▶ _REQUIRED WORK_: Please copy word for word the part of the rows that opens with the line containing "What is the measurable distance separating" and runs through the last of the rows, including both ends.

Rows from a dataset
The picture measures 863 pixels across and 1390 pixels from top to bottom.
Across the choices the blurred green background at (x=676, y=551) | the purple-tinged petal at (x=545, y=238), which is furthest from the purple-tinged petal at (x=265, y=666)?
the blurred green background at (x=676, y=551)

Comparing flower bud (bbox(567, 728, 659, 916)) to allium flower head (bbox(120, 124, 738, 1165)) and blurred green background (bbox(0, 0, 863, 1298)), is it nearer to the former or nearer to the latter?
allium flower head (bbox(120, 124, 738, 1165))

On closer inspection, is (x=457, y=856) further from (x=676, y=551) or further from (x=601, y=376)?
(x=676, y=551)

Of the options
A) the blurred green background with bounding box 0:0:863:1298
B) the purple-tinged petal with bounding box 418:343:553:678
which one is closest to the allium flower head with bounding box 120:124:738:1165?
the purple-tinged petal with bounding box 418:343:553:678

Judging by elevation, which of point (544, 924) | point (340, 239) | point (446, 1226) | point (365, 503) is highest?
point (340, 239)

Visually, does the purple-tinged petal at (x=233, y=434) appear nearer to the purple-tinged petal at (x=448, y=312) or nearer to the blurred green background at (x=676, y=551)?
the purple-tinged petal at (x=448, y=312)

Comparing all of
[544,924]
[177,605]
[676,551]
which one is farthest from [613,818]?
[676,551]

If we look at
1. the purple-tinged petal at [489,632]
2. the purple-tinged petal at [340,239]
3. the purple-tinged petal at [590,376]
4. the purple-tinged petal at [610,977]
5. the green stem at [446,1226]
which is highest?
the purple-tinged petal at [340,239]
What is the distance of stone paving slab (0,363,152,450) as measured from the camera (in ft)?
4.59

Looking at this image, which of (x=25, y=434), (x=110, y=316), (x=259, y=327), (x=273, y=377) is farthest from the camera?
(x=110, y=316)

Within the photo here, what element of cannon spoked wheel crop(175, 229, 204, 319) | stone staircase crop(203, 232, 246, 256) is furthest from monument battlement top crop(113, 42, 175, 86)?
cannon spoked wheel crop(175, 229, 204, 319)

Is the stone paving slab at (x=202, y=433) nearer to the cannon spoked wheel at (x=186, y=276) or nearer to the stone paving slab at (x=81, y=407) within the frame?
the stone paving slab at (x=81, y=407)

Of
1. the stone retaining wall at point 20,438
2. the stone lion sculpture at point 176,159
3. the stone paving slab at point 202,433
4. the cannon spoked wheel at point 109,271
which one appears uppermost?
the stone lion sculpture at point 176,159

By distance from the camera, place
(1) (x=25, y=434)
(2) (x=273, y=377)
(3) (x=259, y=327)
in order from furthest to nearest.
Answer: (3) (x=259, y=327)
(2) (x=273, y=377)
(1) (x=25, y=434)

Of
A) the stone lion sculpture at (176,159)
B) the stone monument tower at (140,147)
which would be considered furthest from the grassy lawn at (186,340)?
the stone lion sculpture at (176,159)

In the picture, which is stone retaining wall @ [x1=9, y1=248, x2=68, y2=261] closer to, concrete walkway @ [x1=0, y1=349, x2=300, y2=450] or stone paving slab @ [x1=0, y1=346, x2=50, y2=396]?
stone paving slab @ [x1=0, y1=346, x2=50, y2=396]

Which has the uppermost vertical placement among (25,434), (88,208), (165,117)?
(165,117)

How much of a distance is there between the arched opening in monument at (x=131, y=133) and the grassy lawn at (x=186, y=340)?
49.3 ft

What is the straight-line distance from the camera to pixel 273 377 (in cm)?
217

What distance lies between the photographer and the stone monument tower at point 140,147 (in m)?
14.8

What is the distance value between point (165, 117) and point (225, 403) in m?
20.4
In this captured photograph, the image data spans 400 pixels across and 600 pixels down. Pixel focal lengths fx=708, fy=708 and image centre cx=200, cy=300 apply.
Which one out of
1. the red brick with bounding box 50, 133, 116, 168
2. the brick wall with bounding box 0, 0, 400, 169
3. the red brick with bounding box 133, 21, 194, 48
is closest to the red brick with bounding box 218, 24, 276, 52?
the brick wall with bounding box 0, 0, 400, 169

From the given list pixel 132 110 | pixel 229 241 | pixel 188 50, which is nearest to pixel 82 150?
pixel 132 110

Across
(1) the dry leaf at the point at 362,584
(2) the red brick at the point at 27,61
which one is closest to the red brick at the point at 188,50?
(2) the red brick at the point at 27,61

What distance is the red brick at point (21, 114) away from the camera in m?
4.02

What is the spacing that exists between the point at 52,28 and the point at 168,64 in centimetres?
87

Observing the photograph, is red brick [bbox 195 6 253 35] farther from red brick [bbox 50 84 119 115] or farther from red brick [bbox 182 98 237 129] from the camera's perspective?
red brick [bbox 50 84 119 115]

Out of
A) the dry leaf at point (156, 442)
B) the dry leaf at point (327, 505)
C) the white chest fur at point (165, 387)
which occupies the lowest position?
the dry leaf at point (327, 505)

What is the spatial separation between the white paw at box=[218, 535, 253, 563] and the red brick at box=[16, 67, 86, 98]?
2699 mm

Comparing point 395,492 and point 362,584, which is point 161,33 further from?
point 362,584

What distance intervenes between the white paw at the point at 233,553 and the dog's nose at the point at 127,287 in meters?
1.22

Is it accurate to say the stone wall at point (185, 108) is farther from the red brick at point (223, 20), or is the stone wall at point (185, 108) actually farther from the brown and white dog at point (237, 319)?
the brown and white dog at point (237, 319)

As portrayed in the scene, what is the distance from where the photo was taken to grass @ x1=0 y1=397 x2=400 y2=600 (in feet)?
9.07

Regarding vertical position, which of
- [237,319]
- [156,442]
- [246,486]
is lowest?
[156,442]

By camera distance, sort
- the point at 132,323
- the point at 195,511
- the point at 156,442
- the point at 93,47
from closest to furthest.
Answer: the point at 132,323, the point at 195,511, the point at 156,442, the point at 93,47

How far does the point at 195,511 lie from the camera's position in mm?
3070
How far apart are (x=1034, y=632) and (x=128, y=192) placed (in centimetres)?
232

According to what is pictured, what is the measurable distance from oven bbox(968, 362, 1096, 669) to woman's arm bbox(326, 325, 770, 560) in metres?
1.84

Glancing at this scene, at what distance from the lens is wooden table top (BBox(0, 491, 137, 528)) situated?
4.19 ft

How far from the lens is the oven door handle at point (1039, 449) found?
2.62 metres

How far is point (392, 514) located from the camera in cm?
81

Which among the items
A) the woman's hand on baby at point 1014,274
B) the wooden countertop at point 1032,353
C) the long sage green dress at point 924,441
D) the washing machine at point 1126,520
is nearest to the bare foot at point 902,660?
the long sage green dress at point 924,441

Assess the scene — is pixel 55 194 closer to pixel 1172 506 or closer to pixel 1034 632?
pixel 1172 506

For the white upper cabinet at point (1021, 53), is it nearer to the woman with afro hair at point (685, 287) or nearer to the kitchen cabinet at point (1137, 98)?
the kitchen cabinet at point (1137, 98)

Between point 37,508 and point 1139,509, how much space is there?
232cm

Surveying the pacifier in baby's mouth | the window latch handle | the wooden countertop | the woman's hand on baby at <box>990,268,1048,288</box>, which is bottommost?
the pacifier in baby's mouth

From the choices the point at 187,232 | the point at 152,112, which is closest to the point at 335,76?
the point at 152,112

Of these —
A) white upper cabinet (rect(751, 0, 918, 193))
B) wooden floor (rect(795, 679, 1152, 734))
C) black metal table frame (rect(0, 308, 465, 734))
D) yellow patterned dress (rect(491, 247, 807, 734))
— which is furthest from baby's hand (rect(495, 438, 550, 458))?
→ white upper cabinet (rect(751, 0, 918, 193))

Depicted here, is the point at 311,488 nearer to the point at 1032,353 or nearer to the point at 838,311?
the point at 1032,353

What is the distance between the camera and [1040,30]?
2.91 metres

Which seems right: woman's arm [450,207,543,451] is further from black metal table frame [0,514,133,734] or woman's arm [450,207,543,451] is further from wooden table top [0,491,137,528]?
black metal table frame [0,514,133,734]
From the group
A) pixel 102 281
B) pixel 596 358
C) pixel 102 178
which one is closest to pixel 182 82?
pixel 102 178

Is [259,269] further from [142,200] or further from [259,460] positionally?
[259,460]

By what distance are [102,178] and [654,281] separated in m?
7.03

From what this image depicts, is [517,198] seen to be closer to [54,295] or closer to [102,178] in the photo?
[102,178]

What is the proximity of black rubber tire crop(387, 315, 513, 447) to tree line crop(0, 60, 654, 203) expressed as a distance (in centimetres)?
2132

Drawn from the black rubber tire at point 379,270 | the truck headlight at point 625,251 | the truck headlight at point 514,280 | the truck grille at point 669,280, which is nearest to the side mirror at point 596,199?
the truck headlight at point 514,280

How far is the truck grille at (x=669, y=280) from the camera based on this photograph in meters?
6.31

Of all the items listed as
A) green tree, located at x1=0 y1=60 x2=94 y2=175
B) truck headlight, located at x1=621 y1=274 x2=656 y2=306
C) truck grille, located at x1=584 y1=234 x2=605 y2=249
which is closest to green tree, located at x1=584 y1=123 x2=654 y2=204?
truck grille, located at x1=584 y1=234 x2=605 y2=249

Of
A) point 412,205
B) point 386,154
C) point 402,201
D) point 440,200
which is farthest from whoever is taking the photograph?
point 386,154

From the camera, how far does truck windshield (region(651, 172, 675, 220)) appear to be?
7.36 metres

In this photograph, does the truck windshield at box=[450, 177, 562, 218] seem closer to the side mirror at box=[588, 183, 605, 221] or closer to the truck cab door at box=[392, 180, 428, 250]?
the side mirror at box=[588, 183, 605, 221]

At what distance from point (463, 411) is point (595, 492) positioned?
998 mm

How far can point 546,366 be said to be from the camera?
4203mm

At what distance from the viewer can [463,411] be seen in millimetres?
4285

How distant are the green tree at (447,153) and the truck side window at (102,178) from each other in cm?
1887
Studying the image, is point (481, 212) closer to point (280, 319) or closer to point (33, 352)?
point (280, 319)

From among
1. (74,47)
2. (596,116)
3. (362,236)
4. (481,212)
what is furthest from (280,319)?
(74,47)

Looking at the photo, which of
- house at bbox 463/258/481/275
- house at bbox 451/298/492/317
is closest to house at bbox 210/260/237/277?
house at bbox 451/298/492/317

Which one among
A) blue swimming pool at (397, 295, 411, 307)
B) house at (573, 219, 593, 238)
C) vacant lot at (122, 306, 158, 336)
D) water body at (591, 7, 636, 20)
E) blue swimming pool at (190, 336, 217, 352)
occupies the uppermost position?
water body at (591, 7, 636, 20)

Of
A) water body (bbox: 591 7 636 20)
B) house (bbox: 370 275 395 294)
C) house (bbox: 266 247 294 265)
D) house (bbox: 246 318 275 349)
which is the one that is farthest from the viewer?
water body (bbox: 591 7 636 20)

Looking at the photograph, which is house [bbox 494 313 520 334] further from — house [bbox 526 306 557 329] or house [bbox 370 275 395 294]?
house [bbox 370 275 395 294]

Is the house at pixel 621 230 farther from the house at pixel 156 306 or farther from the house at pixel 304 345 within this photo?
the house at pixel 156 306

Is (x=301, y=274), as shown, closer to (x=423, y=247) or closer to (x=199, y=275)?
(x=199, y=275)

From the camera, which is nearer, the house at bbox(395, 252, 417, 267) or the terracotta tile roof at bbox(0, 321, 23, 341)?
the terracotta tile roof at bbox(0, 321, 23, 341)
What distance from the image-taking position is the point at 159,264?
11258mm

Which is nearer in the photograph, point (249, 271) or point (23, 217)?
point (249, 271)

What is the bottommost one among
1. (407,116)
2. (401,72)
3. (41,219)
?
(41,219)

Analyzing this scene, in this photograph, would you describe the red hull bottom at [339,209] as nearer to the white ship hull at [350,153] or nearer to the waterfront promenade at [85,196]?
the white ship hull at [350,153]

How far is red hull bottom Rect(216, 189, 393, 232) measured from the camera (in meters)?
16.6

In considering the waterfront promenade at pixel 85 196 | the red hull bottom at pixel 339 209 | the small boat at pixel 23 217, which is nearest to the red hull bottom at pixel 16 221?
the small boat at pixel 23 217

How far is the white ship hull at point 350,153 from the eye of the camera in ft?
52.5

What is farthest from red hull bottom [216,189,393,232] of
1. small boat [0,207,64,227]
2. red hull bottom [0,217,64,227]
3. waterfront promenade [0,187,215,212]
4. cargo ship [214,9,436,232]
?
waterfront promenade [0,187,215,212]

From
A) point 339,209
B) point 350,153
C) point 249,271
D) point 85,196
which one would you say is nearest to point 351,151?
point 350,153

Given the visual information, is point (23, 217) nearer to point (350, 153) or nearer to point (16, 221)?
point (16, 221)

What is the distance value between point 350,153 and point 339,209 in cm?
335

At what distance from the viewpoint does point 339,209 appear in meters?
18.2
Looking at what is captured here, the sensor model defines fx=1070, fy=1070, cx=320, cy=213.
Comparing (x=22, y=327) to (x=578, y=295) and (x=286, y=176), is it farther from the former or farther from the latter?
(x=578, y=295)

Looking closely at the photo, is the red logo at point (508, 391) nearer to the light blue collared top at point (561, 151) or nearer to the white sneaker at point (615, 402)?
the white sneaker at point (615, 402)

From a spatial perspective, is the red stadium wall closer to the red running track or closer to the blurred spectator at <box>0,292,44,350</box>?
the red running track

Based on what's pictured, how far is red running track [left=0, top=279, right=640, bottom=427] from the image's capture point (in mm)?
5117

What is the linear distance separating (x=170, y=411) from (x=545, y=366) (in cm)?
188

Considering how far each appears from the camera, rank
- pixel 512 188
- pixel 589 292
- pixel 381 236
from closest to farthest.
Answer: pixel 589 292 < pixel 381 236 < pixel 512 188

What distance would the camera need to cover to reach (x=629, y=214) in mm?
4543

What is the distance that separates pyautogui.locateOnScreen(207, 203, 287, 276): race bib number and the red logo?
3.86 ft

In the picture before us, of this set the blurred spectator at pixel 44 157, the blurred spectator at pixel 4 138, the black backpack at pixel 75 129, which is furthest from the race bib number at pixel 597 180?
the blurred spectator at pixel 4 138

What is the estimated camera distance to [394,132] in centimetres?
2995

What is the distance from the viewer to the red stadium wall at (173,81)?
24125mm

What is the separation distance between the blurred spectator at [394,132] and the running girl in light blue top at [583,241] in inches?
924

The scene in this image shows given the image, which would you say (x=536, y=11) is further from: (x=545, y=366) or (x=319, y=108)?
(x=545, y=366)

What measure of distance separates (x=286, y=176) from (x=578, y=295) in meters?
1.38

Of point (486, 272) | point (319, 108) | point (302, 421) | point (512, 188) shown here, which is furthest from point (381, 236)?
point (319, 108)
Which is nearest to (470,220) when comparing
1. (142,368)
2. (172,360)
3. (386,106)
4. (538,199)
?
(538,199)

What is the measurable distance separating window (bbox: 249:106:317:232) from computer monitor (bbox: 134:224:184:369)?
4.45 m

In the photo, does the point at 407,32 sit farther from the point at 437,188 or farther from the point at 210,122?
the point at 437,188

▶ _FINAL RESULT_:
What is the measurable distance separating window (bbox: 249:106:317:232) from computer monitor (bbox: 134:224:184:369)?
4.45 m

In the photo, does the point at 407,32 sit farther from the point at 437,188 or farther from the point at 210,122?
the point at 437,188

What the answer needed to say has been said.